Generally the timing and nature of all input device events can be sources of entropy. As mentioned already, this includes keyboards, mice, and gamepads, but also network cards and hard disks. The reason for the latter is the behavior of air molecules on the surface of the platter, which cause random delays to hard disk commands. However, there is also dedicated hardware to generate entropy, such as avalanche diodes. And x86 contains a dedicated instruction to read a random number from an unspecified source.

Timing

When using timing as entropy source, the timestamp read should be as precise as possible. The TSC works well for this. Gauging the entropy gained from that operation requires knowledge of the timing window for the event to occur in and the tick rate of the TSC. For example, if a TSC has a tick rate of 3 GHz and an event has a 10ms window to occur, then the TSC read can have any one of 30 million values, which means the entropy gained from this is ca. 24.8 bits. Were the TSC slower, only 1 GHz, then the entropy would only be ca. 23.2 bits.

x86 randomness instructions

There is an RDRAND instruction in the x86 instruction set. Support for it is indicated by ECX bit 30 in CPUID function 1, subfunction 0. So support might be tested like this:

  xor eax, eax
  xor ecx, ecx
  inc eax
  cpuid
  bt ecx, 30 ; carry flag now indicates support for RDRAND

RDRAND reads a random number into a 16-, 32-, or 64-bit register. It might not be successful, however, and sets the carry flag to indicate success. Since no guarantees exist how quickly a new random number might become available, it is necessary to cap the number of retries, such as like this:

  mov ecx, 100
.retry:
  rdrand eax
  jc .success
  loop .retry
.failure:
  ; handle failed attempt
.success:
  ; handle successful read

A good use of this instruction might be to periodically or otherwise regularly read a random number and add to the entropy pool.

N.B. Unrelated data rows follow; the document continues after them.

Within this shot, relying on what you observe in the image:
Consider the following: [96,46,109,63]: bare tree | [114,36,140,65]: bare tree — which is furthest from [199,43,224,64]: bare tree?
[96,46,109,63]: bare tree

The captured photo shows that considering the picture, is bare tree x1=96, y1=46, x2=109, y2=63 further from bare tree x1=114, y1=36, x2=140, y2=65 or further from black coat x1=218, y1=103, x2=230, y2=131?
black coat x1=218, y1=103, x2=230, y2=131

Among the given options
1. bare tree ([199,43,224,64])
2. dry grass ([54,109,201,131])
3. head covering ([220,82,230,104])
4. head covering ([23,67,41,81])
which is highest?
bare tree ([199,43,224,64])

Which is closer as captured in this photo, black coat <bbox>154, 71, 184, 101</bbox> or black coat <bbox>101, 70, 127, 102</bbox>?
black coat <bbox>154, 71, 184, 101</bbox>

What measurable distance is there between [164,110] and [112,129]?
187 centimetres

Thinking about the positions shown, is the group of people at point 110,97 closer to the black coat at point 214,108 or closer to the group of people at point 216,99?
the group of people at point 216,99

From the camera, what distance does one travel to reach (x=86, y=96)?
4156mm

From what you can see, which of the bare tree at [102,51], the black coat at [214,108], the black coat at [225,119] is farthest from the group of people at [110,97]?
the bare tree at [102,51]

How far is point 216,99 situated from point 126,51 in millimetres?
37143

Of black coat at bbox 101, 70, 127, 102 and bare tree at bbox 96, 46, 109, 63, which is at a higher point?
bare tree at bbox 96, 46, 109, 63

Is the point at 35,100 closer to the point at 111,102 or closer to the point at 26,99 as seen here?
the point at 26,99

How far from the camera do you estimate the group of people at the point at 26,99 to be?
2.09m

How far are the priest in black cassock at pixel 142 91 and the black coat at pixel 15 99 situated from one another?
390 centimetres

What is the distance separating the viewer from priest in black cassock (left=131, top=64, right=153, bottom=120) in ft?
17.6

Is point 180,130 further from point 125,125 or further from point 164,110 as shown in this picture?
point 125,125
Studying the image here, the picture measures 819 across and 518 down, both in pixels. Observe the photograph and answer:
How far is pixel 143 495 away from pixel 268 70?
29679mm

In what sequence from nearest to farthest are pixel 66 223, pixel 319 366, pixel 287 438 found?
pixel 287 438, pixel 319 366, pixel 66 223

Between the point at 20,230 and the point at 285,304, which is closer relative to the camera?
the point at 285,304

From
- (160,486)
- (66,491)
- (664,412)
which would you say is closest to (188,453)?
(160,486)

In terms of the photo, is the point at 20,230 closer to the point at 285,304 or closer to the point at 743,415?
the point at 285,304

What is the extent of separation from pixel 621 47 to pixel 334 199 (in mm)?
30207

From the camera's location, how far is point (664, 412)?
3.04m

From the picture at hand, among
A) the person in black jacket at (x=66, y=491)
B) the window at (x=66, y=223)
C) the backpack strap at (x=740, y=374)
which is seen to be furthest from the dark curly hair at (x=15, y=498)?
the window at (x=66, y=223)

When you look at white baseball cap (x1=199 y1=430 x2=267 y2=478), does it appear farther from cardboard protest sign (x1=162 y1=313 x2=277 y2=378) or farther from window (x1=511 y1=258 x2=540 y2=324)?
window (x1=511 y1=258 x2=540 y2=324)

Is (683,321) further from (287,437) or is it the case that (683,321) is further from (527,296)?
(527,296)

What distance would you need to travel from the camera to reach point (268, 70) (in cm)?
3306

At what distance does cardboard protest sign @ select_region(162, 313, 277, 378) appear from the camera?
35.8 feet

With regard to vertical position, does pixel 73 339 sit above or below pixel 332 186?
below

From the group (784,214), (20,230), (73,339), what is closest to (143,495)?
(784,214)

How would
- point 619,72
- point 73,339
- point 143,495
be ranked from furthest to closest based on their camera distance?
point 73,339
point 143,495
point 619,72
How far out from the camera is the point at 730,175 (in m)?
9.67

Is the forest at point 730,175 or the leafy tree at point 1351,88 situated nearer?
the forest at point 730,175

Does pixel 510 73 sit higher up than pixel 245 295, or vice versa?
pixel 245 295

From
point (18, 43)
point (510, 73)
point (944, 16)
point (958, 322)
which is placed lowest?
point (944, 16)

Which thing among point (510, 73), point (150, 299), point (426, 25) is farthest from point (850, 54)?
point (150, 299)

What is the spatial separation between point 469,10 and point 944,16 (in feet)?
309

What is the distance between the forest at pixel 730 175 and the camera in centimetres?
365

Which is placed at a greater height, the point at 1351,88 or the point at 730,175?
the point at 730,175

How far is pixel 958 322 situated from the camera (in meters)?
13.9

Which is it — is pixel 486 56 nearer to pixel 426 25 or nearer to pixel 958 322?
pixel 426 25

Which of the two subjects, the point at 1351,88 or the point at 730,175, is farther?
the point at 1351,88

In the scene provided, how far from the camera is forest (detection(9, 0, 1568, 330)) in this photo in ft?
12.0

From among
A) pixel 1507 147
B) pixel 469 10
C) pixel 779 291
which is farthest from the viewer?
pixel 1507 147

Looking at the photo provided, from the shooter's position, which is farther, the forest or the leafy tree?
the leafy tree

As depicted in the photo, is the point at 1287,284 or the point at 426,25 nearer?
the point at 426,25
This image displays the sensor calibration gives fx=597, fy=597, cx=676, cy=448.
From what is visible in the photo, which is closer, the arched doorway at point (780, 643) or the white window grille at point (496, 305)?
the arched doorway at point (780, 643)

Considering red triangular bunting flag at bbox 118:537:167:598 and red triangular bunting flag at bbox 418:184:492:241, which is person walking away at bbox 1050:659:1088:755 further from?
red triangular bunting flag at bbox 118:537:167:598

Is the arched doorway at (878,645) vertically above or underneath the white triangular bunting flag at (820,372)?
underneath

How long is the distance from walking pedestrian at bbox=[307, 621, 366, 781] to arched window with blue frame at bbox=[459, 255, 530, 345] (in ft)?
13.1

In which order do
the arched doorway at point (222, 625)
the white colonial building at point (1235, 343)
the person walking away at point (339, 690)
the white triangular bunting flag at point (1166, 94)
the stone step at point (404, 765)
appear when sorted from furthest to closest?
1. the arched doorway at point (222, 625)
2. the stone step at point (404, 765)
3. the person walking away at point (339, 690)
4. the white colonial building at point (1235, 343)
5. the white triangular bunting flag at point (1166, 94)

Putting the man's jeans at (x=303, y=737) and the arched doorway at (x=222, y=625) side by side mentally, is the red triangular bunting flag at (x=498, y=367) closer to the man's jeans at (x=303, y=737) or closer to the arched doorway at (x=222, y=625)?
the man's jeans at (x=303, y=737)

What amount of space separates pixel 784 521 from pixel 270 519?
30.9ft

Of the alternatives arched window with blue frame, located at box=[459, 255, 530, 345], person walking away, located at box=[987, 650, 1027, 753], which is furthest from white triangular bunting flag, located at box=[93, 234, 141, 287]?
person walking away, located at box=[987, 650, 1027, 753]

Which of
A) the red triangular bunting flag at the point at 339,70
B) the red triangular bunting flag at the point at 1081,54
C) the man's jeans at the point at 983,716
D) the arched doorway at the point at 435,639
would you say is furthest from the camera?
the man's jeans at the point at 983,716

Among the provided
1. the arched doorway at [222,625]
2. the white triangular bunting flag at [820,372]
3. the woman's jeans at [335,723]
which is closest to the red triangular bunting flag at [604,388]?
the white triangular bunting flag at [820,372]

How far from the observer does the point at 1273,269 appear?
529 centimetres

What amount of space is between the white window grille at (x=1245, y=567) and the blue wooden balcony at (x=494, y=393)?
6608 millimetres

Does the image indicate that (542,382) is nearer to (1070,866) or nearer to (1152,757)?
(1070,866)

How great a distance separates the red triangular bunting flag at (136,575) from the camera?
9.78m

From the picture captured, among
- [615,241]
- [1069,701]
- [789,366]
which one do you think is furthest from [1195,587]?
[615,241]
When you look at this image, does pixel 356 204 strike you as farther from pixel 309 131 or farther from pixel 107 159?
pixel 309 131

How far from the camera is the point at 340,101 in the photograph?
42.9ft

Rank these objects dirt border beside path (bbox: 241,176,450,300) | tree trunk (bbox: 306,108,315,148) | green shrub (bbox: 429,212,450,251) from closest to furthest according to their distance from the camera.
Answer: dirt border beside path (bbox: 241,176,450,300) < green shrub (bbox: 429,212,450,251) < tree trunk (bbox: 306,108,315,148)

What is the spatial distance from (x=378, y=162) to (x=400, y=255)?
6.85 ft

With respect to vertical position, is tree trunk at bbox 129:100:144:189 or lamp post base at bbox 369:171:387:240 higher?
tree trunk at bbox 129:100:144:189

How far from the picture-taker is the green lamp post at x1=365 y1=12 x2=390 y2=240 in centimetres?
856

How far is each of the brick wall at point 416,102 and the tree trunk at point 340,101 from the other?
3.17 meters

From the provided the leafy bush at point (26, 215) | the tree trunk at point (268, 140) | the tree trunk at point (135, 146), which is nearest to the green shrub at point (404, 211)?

There is also an RDSEED instruction. Support is indicated by EBX bit 18 from CPUID function 7, subfunction 0. It has the same interface as RDRAND, but internally uses a different random number generator, that is supposed to make exhaustion less likely. Still, RDSEED can fail just like RDRAND. See the Intel documentation for the precise differences and assurances made.

Adversarial entropy

If an adversary can somehow observe the state of the entropy pool and contribute their own entropy into the pool, then it is possible that they would provide entropy in such a way as to force the entropy pool into a lower entropy state. A simple example would be an entropy source periodically checking if a certain bit in the pool is set, and then providing entropy until it is clear. This way, for most of the time, that given bit is clear, and the number of possible states the entropy buffer can be in is halved. A more sophisticated attack is described on DJB's blog: https://blog.cr.yp.to/20140205-entropy.html

Low-entropy PRNGs

For non-cryptographic applications, it is generally enough for a random number generator to simply produce a different sequence every time, and have it be reasonably erratic. Cryptographic security (see next section) is not required. For these, it is generally not necessary to gather entropy continuously from various sources; it is enough to seed them once from a value that is different each time the program is run (e.g. system time). The advantage of these algorithms is that they are fast and simple, and do not require kernel support. Therefore they are often implemented in language runtime libraries. The drawback is, of course, that they are not cryptographically secure. Another disadvantage is that their state is not shared across the entire system. Therefore it is possible for two different processes to accidentally happen upon the same sequence and generate the exact same sequence in lock-step.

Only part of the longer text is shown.